Details have emerged today regarding the teams working on two of EA's biggest forthcoming games - with Scottish developer Visual Science working on GoldenEye, while the EA Northwest studio is updating the classic Strike franchise.
Visual Science, which has previously worked on other EA titles such as Formula 1: Career Challenge, is based in Dundee, and is believed to be working closely with EA's recently established Los Angeles studio on the new GoldenEye title.
We revealed the existence of GoldenEye last week, but were unable at the time to confirm who the developer of the new game was, beyond assurances that it was not Free Radical Design, a studio which has connections with the original GoldenEye N64 project.
We have also learned today that the EA Northwest development studio, based in Warrington, is working on an update to the venerable Strike franchise - which comprised classic action titles ranging from Desert Strike through to Nuclear Strike.
The franchise was last visited on the PlayStation, and EA Northwest's update - said to be a free roaming 3D action title where the player can enter and pilot multiple different types of vehicle - is set to bring it to the current-generation consoles, with a tentative release date of early to mid 2005.

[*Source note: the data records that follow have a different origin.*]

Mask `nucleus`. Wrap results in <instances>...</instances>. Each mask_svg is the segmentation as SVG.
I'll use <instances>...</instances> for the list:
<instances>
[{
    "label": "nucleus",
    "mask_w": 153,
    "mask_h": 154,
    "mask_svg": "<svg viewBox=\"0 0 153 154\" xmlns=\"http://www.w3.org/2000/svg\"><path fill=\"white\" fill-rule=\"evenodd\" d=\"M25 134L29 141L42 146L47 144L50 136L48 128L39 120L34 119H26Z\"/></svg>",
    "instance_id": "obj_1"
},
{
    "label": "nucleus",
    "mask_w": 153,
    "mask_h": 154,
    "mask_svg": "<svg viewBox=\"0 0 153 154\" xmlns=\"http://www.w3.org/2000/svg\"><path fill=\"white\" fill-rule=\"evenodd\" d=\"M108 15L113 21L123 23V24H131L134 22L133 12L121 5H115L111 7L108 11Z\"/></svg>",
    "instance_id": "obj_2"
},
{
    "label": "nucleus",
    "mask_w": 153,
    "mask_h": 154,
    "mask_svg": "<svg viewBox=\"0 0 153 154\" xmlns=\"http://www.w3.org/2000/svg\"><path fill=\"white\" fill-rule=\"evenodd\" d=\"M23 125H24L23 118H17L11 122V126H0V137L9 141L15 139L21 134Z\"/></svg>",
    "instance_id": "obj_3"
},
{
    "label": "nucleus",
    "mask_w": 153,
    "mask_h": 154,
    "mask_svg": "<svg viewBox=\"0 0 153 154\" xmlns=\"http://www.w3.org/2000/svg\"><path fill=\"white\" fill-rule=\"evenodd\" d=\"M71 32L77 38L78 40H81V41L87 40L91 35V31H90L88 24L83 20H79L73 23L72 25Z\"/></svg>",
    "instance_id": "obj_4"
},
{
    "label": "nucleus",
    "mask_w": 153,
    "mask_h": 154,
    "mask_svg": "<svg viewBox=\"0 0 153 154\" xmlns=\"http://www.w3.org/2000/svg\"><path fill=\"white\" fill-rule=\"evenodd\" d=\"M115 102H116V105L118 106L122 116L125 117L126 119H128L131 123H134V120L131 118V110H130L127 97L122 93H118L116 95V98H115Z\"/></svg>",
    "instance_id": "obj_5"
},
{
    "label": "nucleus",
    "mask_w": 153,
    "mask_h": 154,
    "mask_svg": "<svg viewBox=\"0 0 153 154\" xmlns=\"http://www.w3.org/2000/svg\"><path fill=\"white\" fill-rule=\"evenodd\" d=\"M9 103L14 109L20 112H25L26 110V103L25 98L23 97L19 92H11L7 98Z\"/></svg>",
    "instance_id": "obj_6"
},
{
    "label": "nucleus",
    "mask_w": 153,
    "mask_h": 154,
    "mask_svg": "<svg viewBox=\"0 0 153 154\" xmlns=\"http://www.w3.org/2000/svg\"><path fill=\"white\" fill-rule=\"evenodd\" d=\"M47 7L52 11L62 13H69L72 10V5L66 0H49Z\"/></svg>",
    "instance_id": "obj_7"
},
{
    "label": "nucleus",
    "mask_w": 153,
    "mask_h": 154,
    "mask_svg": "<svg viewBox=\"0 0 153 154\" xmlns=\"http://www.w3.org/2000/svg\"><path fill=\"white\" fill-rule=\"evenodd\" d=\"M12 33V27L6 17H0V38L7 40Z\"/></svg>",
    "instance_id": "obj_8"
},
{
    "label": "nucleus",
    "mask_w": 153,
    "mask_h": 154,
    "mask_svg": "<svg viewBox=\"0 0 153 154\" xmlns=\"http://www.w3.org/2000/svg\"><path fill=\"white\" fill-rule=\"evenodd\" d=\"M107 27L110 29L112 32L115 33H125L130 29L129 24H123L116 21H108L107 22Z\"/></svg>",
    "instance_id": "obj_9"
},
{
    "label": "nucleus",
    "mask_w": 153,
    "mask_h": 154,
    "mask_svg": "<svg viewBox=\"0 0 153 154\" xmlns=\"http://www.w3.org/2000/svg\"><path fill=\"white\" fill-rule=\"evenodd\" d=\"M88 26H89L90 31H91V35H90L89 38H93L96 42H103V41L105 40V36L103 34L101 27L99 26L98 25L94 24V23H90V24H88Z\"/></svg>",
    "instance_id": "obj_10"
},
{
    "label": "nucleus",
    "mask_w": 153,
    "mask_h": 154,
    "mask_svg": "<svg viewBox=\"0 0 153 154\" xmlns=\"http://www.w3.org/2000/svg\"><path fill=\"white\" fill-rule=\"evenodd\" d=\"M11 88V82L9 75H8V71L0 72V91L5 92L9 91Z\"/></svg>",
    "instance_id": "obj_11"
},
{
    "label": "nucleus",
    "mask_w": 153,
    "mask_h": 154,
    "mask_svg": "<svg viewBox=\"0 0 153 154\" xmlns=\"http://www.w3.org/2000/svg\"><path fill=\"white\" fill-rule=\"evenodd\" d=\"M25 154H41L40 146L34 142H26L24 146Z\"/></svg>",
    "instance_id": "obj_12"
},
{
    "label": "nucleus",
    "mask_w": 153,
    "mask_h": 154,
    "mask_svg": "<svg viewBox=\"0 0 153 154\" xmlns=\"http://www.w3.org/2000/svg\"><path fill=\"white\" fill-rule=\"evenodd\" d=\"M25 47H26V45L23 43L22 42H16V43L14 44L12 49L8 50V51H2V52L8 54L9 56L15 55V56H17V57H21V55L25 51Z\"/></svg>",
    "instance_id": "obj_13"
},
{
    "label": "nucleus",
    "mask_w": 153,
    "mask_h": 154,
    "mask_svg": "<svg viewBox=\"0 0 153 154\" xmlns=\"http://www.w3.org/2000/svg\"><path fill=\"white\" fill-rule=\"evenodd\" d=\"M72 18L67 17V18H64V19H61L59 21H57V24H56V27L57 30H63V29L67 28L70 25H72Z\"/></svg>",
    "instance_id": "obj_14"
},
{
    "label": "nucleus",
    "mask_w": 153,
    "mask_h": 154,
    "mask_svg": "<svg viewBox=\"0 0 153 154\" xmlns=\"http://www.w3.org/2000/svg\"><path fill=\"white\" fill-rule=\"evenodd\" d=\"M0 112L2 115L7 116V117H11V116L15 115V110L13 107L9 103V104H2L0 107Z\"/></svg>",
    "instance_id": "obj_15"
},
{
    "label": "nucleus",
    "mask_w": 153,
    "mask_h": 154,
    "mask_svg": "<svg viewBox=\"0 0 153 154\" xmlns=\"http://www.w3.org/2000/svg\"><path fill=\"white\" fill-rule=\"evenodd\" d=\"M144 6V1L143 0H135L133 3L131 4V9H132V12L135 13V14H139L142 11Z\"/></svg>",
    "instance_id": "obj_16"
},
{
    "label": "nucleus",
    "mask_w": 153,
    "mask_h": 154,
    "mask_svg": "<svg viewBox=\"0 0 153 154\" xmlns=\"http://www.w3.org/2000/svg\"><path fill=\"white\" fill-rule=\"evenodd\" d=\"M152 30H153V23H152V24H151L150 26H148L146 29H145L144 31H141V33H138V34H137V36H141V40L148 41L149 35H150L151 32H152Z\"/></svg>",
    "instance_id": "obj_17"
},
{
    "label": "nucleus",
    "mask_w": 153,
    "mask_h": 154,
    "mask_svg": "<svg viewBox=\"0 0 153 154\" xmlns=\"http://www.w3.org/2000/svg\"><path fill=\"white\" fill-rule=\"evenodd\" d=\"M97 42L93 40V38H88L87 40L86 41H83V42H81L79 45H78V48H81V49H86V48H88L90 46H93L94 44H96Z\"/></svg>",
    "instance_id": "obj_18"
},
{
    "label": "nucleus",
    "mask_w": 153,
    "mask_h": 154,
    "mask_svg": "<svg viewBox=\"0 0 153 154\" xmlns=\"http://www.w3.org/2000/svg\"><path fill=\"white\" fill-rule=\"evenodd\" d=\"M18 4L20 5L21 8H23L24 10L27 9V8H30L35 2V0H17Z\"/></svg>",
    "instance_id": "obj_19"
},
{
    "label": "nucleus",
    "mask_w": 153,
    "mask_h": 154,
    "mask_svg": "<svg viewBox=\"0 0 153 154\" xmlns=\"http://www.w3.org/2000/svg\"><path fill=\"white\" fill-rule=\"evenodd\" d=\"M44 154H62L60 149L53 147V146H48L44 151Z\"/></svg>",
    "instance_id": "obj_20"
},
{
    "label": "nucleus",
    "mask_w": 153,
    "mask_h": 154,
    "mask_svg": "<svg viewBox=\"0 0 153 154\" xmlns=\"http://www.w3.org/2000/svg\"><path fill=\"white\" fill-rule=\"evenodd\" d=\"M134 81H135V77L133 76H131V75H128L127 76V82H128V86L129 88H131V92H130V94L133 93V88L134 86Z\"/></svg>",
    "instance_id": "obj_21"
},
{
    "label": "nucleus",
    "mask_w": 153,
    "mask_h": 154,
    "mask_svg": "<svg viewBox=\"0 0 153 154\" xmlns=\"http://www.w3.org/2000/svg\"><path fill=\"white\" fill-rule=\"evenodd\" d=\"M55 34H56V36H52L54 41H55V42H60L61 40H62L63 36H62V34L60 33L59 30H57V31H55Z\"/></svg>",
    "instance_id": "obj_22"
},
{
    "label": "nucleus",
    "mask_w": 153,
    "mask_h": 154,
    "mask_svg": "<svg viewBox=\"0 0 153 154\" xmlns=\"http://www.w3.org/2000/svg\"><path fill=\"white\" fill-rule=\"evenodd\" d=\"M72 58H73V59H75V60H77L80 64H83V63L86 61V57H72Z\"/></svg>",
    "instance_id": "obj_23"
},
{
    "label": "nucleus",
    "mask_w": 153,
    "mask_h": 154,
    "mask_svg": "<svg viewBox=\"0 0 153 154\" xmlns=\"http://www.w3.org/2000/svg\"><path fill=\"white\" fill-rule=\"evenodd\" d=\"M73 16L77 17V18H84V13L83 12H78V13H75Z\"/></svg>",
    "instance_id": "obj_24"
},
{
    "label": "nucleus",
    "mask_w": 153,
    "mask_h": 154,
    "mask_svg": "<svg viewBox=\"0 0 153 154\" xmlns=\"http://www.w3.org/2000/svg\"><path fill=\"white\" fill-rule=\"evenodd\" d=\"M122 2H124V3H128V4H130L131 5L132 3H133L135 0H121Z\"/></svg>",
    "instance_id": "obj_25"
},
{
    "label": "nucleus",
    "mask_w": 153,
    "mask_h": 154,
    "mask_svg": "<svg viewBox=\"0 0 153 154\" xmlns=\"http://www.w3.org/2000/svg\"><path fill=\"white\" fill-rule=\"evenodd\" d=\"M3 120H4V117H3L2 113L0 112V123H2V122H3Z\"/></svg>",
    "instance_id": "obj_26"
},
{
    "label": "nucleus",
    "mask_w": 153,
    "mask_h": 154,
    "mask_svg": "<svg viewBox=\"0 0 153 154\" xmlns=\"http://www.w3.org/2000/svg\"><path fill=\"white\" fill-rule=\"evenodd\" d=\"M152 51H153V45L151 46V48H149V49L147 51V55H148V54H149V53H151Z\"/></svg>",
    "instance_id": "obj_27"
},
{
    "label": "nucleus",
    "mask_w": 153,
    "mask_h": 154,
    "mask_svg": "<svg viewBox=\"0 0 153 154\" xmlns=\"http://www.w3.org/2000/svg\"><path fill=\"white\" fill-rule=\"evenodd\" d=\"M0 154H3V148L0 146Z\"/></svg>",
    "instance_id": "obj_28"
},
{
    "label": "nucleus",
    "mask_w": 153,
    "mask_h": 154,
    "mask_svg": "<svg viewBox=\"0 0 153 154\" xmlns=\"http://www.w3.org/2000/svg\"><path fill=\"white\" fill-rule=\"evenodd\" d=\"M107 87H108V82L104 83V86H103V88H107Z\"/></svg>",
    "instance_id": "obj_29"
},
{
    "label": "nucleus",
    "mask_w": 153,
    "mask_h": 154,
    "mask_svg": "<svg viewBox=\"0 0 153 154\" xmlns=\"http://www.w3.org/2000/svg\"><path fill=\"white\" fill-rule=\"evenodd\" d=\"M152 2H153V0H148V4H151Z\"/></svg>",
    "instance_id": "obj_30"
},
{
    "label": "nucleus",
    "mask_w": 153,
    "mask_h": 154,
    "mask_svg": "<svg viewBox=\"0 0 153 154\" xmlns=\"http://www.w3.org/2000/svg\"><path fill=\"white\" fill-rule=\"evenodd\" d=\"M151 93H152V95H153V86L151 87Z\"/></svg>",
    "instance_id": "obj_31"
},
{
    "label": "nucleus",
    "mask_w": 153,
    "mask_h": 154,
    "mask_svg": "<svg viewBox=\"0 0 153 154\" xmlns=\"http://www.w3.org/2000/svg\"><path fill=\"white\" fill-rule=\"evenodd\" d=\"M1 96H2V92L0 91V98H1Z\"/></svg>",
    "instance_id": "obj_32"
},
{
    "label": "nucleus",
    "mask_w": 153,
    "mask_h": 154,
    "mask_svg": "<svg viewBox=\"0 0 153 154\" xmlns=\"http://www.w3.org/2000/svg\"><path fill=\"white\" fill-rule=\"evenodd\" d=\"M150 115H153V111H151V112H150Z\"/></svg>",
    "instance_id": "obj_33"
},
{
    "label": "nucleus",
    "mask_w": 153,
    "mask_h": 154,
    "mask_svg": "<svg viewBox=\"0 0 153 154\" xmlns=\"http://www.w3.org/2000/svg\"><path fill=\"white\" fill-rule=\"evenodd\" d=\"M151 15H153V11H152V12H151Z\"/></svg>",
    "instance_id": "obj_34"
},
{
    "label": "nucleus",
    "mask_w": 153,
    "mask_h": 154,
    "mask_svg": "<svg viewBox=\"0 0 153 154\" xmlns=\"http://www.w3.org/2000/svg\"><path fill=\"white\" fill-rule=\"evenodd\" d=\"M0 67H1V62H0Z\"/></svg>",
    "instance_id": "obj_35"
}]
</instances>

EA Northwest was bolstered last year by the addition of the 30-strong development team from Studio 33, an independent developer based in Liverpool which was acquired by EA and moved to the Warrington premises. Studio 33 had worked on titles including Formula One and Destruction Derby Arena for SCEE.
Rumours have also circulated on the Internet today regarding a possible update to Syndicate, which EA has owned since it purchased the legendary Bullfrog development studio several years ago. However, we have been unable to confirm these rumours - with one EA insider telling us that the reports had "got their wires crossed" regarding Syndicate. However, with EA apparently keen to update some of its older franchises such as Strike, Syndicate is an obvious candidate for an update, and it remains entirely possible that the company is working on one in secret.